Al: Now, pumpkin; before you drive your car, you need to be covered.
Kelly: Isn't that up to the guy, Dad?
Al: I'm talking about car insurance, you little...
Bud: Why don't you buy us a new car, Dad?
Al: Why didn't I think of that? New cars for everybody. What about you Peg; would you like a new BMW?
Peggy: I don't know. I've always seen myself in a Jaguar.
Al: Oh, if we could only find one that hungry.
Kelly: You registered our car as a farm vehicle?
Peggy: I'm not surprised. He registered the Dodge as a pull toy.
Al: And the next thing I register will be a handgun.
Al: Ah, children! What the hell, wolfen. Let me tell you something about sharing: don't do it. Nothing good ever comes of sharing. Your mother and I shared a bed and nothing good came out of it.
Peggy: Maybe that's because nothing good ever went into it.
Al: And you know what I'm going to do now?
Peggy: You're gonna give all the extra money to me?
Al: Yes, to buy groceries.
Peggy: What's groceries?
Al: The stuff you have to wade through to get to the TV Guide. And I'd better be able to eat everything in that bag, Peg. Just food. Just beef. Just do it.
[Al is eating the roasted chicken from the new car]
Peggy: Al, correct me if I'm wrong, bud didn't the kids car insurance policy say, "no chicken, no check?"
Al: You hate to see me eat, don't ya, Peg? Well, it's too late. It's in and it's staying in.
Peggy: Yeah, I've heard that one before.
Kelly: [to Neuter] So, that Island that you own... is it near the beach?
Al: Jefferson, tell them what they can get for $800.
Jefferson: Well, for $800 you can get a nice car.
Kelly: Really, Mr. D'Arcy? You know where we can get a car for $800?
Marcy: At the auto auction where they sell cars they've confiscated from criminals and drug dealers. Of course, the cars have some minor problems like bullet holes in the trunk; but you don't seem to mind riding in the Dodge.

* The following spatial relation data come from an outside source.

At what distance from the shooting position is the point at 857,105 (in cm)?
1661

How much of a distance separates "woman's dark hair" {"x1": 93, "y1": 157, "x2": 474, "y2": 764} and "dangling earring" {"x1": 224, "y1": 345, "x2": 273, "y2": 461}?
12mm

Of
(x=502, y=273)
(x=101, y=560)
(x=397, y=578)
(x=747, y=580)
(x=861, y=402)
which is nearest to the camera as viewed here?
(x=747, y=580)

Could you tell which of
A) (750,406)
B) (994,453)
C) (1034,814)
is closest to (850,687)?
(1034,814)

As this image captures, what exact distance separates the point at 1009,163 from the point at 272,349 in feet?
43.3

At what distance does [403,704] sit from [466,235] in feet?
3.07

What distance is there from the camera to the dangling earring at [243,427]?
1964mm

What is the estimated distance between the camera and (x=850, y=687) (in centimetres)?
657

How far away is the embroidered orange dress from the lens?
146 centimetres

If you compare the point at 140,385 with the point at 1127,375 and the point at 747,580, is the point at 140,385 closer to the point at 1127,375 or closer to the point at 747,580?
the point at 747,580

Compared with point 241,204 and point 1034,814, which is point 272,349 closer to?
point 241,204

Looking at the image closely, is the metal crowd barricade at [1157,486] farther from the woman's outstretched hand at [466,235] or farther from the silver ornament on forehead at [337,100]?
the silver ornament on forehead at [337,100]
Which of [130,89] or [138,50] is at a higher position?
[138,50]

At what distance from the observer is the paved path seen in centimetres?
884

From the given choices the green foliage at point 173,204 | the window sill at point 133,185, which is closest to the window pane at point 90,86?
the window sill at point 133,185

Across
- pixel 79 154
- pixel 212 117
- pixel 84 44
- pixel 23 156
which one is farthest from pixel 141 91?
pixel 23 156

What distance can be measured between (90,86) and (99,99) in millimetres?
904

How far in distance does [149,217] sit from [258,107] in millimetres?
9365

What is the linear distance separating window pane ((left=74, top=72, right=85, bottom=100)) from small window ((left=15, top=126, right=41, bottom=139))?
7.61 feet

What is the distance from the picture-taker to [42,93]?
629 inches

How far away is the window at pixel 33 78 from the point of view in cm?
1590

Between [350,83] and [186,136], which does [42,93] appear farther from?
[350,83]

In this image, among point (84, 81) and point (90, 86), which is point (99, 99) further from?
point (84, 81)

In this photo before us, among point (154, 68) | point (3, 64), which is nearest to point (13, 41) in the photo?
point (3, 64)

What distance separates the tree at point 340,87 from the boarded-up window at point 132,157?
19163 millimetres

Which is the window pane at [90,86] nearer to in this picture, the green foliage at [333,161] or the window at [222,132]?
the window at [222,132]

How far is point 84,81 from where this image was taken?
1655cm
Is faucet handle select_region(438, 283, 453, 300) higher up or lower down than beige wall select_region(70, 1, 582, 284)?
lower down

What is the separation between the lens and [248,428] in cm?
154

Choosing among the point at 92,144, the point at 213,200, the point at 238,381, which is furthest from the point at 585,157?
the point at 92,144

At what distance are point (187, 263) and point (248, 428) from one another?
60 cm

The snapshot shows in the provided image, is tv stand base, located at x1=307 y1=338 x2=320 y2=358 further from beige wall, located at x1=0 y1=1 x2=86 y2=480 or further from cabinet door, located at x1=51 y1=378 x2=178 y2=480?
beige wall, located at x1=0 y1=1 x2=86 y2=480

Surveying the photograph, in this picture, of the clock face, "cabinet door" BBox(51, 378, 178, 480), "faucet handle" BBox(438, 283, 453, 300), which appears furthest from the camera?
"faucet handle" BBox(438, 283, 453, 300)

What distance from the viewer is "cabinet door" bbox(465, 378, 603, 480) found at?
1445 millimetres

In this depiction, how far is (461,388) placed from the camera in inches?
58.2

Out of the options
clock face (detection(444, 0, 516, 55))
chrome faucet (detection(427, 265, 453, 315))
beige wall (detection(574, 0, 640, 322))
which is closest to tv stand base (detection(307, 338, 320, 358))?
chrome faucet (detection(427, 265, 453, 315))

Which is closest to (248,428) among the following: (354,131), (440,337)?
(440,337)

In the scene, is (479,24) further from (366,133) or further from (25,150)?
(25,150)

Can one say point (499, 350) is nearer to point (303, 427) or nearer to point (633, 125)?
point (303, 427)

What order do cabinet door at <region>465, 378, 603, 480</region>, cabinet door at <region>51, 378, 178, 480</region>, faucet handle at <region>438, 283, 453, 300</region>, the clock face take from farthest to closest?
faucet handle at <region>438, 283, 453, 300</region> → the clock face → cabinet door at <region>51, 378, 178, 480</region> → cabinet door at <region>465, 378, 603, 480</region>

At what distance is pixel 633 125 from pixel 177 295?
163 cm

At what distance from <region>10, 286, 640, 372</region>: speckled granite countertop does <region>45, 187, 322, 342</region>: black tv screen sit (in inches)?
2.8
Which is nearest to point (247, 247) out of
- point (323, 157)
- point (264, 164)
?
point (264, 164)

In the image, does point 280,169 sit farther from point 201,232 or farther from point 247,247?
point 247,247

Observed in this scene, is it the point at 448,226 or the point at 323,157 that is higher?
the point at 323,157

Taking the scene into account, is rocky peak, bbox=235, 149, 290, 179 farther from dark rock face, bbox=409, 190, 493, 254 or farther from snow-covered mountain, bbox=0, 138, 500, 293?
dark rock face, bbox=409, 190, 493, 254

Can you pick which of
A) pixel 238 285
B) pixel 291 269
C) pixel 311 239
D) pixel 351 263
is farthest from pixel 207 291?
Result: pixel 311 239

Al: There's no bullet holes in my car, but that could change if I could persuade you to get into the trunk.
[Bud and Kelly are double dating at the drive-in]
Sonya: American movies are so rich and confusing. So much texture and subplot.
Bud: Well, the thing to remember is that Elmer is mad at Bugs because he tied his gun barrel into a bow.
Kelly: Exchange student, huh? What did we send her country; a head of lettuce and some sand?
[Al and the kids have returned from the auto auction]
Peggy: Did you buy the kids a car, Al?
Kelly: [off screen] DON'T TOUCH MY CAR! I DON'T KNOW WHERE YOUR HANDS HAVE BEEN!
Bud: [off screen] IN THAT CASE YOU SHOULDN'T BE SITTING IN IT!
Al: Yes, I did. And, as you can see, all of my worries about them fighting were unfounded.
[Looks out the window where Kelly has Bud in a headlock beating him on the head]
Al: On the upside, however, I did get them to knock off $100. Why pay for seat belts if you don't have brakes?
[Al has an instant Polarid camera taking photos of Peggy just off-screen]
Al: That's right, Peg. God, they look so firm. Hold 'em up for me, baby.
[Al takes a photo]
Al: Now, let's see that pretty rump. Beautiful!
[Al takes another photo of Peggy... holding a rump of ham]
Peggy: Al, my fingers have blisters all over them from carrying all that food to the checkout counter.
Al: Peg, if you'd bothered to go food shopping there once in a while, you'd notice that's what all those carts in front of the store are for.
Peggy: I though that was parking for the homeless.
Bud: Hey, Kel. Guess what; I've got a date tonight with a foreign exchange student who's so easy she makes you look like a calculus problem.
Al: [Al is explaining the auto insurance policy to Kelly] One: you can't drive on paved roads. Two: cars have the right of way. And because you have to always be on official farm business...
[pulls out a live chicken]
Al: This must always be in your car, hence the South Forty motto "No Chicken, No Check".
Bud: [comes through the front door] Hey, Kel.
[looks at Al]
Bud: South Forty Insurance, Dad?
Al: It's a damn fine company, "The Farmer's Best Friend" next to a sheep and a tall wheat field.